One of the cryptocurrency industry’s highest-profile hedge fund firms has been accused of “criminal” mismanagement and raided by a Swiss prosecutor, in a dispute with an investor over losses suffered following the collapse of crypto exchange FTX.
Geneva-based Tyr Capital Partners is alleged to have ignored an internal risk limit and investor warnings over its exposure to FTX, according to legal documents filed in the Cayman Islands by an investor and seen by the Financial Times.
The action has been brought by TGT, a fund that invested with Tyr and that is now trying to wind up the portfolio and take control of the remaining assets, including a $22mn claim against FTX. TGT invests money from a group of companies that includes crypto wealth platform Yield App.
Tyr — which denies the allegations brought against it by TGT — is led by Edouard Hindi, the former head of Deutsche Bank’s energy proprietary trading, and Olivier Trombert, ex-head of Société Générale’s energy options desk.

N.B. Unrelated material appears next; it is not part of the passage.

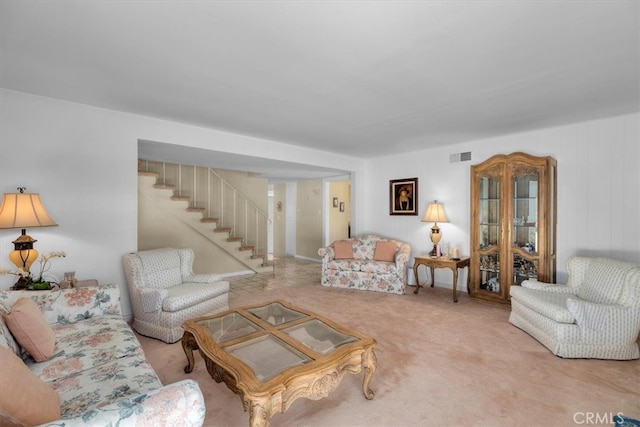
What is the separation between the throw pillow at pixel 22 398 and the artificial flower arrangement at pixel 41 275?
173 centimetres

The hedge fund has been viewed as a relative success story in the crypto hedge fund sector, even as other names such as Three Arrows Capital and Galois Capital have folded. The firm, which manages around $140mn in assets, has profited in recent years from trading discrepancies in prices of tokens such as bitcoin and ether.
TGT claims in the filing that it raised concerns with Tyr chief investment officer Hindi about the financial health of FTX between November 7 and 10 2022, the days leading up to the collapse of Sam Bankman-Fried’s exchange. However, Tyr only tried to withdraw its assets from FTX around November 11, the day the exchange filed for bankruptcy, according to the filing.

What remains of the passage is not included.